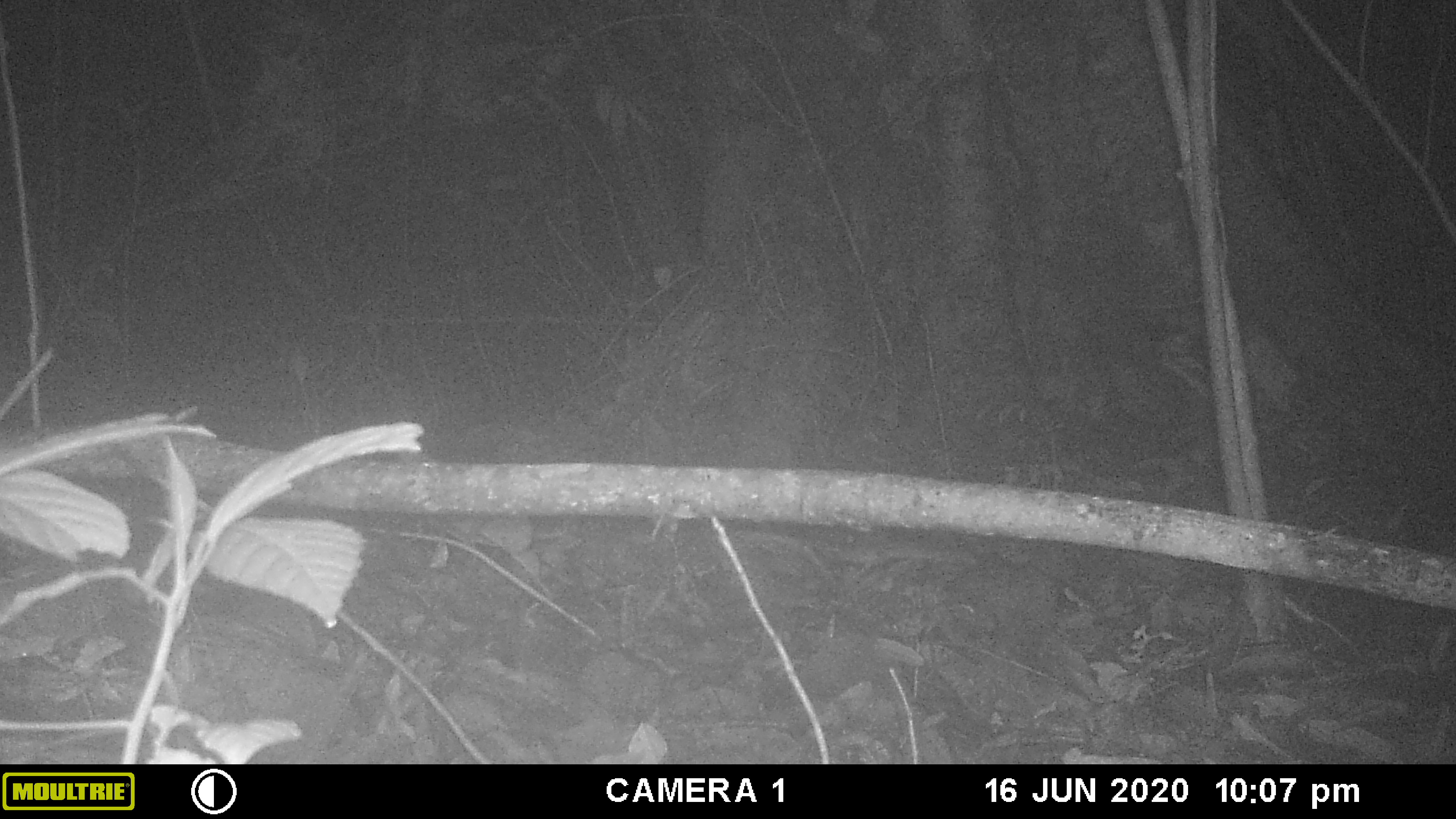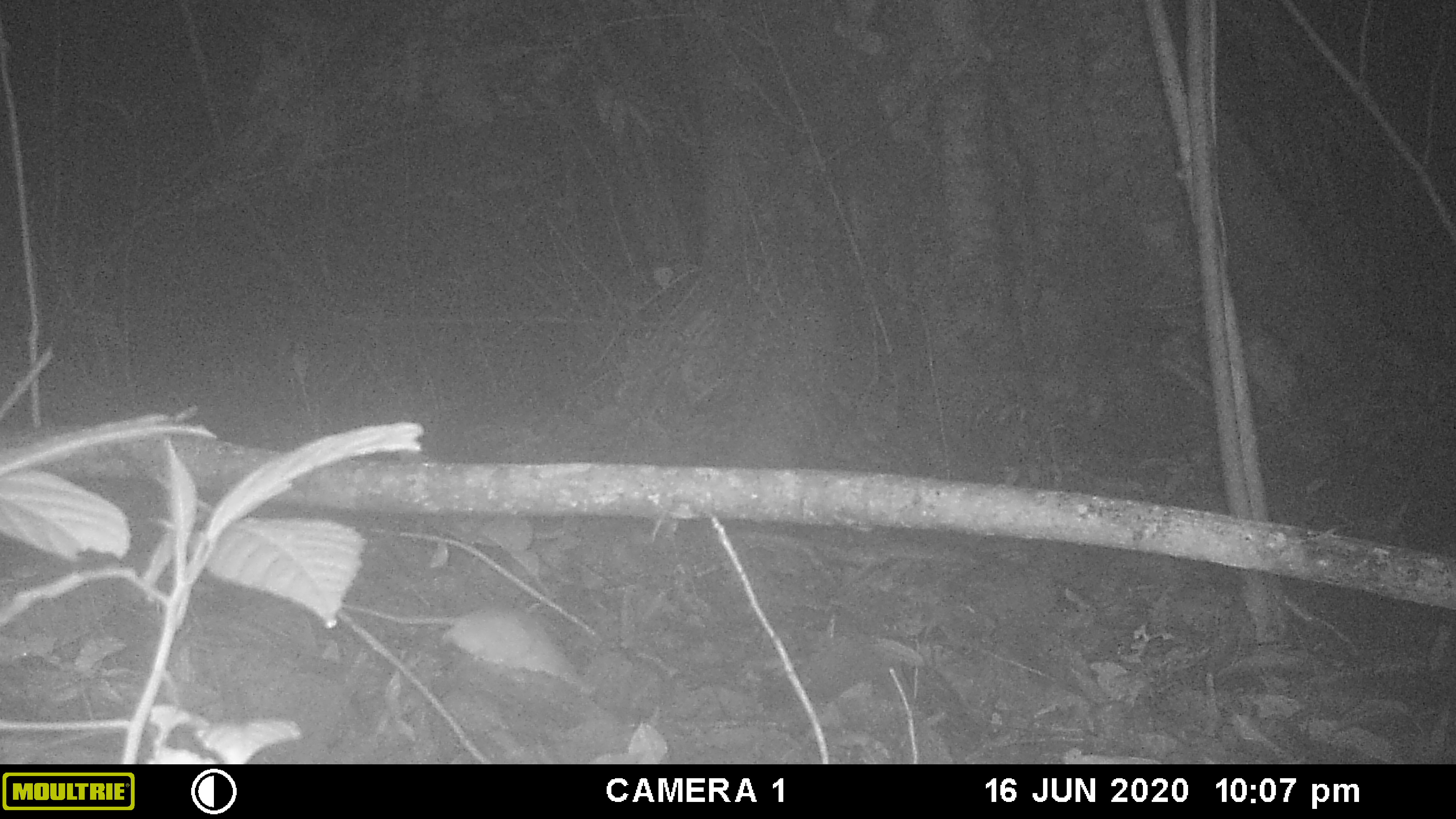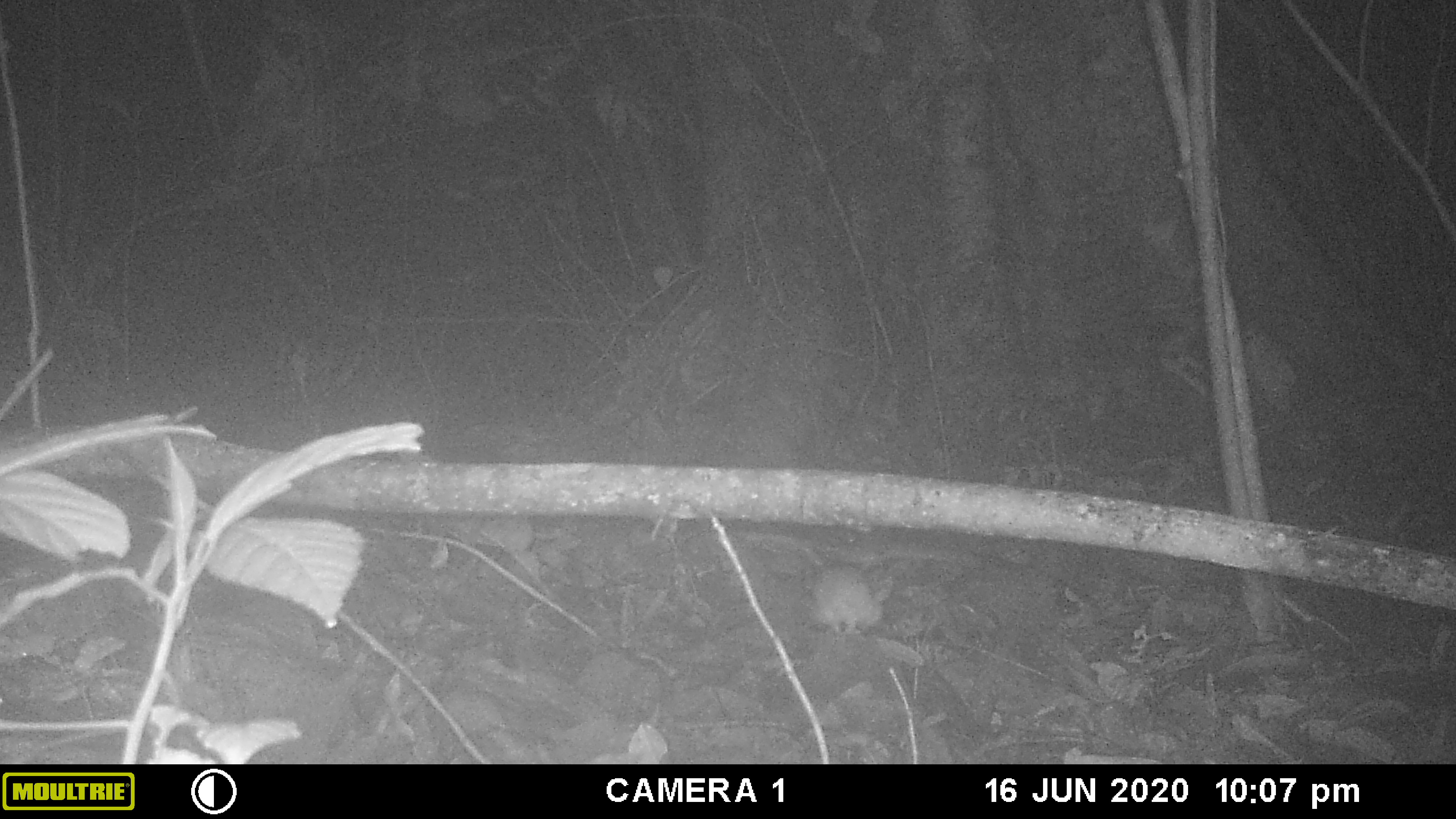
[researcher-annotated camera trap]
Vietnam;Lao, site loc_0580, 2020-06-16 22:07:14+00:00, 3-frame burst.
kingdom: Animalia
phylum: Chordata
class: Mammalia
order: Rodentia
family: Muridae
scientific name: Muridae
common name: old-world mice and rats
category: unidentified murid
Unidentified murid (old-world mice and rats) (Muridae). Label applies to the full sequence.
··········
ASSIGNMENT: Retype all of the listing word for word and skip the pictures.

REPLY TO THE TASK:
[researcher-annotated camera trap]
Vietnam;Lao, site loc_0580, 2020-06-16 22:07:14+00:00, 3-frame burst.
kingdom: Animalia
phylum: Chordata
class: Mammalia
order: Rodentia
family: Muridae
scientific name: Muridae
common name: old-world mice and rats
category: unidentified murid
Unidentified murid (old-world mice and rats) (Muridae). Label applies to the full sequence.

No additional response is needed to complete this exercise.